* Task directions
Continue the email thread about Lucene's scoring formula from the point where it stops.

* Text block
On Wednesday 20 April 2005 14:04, Barbara Krausz wrote:
> Hi,
> currently I'm writing my Bachelorthesis about Lucene. I searched for
> theoretical information for example about the IR-model Lucene uses, but
> I couldn't find anything so I had to figure it out on my own.
> I think Lucene uses the vector space model with a variation of the
> cosine measure (cosine measure is described in "modern information
> retrieval"): Instead of a division by the length of the documentvector
> it divides the score by the fieldNorm. So, the scoring formula can be
> written as:
>
> score(d,q)=sum (i=1 to t) ( wid* wiq/(sqrt(m)*|q|) )
>
> t: number of distinct terms in the collection
> wid: weight of term i in document d
> wiq: weight of term i in the query
> m: total number of terms in the field (sqrt(m)=fieldNorm)
> |q|: length of queryvector q
There is also a coordination factor:
http://lucene.apache.org/java/docs/api/org/apache/lucene/search/Similarity.html
> The weight wid is the product of idf and tf. The weight wiq is just
> idf. So the only difference to the cosine measure is the use of sqrt(m)

[Collected data]
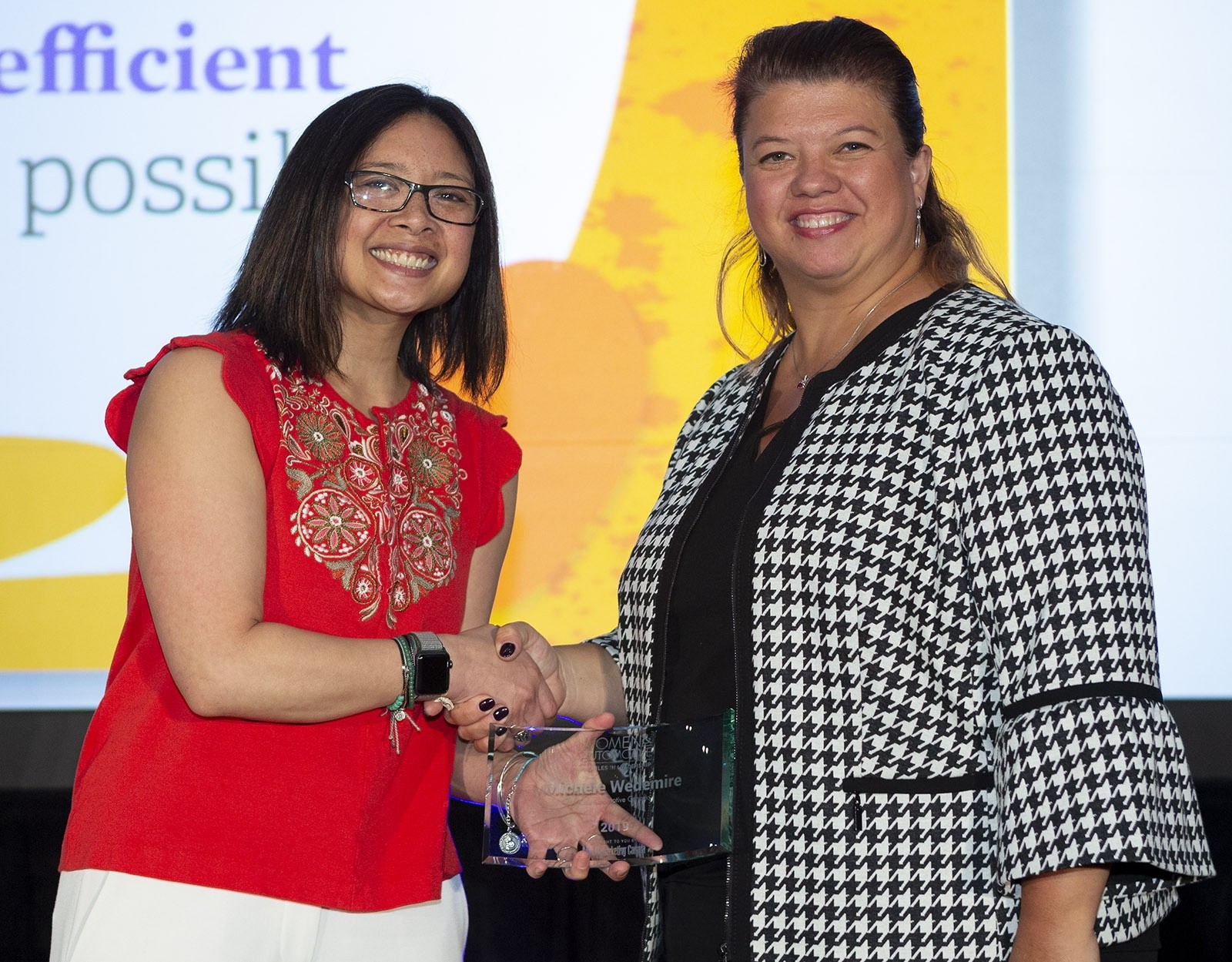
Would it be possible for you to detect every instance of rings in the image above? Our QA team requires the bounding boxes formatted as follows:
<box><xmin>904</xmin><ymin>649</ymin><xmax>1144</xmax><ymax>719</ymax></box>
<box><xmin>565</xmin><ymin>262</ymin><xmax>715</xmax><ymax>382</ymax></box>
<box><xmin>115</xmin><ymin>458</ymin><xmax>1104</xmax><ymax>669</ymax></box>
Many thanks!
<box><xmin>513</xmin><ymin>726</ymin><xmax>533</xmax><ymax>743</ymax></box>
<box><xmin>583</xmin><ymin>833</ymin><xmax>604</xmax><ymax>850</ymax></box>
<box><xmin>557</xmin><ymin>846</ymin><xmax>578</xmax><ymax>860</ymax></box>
--
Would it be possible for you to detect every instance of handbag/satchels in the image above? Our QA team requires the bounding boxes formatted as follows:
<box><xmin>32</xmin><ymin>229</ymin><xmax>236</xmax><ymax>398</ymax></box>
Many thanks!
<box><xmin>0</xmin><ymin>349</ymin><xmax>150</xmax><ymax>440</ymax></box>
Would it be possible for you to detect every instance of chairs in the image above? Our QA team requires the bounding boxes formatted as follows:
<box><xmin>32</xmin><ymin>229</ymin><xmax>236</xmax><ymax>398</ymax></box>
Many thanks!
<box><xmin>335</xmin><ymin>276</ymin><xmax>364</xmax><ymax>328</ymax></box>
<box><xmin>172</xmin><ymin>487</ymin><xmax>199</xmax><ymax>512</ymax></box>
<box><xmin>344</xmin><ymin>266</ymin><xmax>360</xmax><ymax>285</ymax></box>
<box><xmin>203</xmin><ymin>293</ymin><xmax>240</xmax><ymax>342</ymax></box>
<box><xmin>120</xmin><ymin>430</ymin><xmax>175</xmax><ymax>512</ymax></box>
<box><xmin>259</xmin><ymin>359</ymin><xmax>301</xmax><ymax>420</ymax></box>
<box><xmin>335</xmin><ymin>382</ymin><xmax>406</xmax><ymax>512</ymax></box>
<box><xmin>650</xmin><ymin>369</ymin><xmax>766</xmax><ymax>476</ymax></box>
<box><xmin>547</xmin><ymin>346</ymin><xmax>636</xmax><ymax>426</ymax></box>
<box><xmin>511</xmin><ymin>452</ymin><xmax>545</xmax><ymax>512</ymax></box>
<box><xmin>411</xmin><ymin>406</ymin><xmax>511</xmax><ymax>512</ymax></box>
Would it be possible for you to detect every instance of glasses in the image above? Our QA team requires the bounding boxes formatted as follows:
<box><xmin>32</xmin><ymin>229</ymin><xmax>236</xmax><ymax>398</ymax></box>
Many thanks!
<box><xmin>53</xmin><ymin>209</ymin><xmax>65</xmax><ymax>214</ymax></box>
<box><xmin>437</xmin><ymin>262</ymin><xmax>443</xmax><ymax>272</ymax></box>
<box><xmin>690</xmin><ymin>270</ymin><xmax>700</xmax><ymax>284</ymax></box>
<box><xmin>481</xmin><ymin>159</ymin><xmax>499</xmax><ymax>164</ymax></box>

* Expected output
> instead of the length of the documentvector, isn't it? Why? Is it too
> difficult to compute this length?
The square root is a variation on the power norms of the extended
boolean model. It helps to make each extra occurrence in the same document
less important.
The field length is computed under the hood by counting the indexed terms.
Its square root is stored as a single byte value in a special representation
with 3 bits mantissa and 5 bits exponent.
> Has anyone tried an index based on n-grams?
Nutch has bigrams for phrases with frequently occurring words.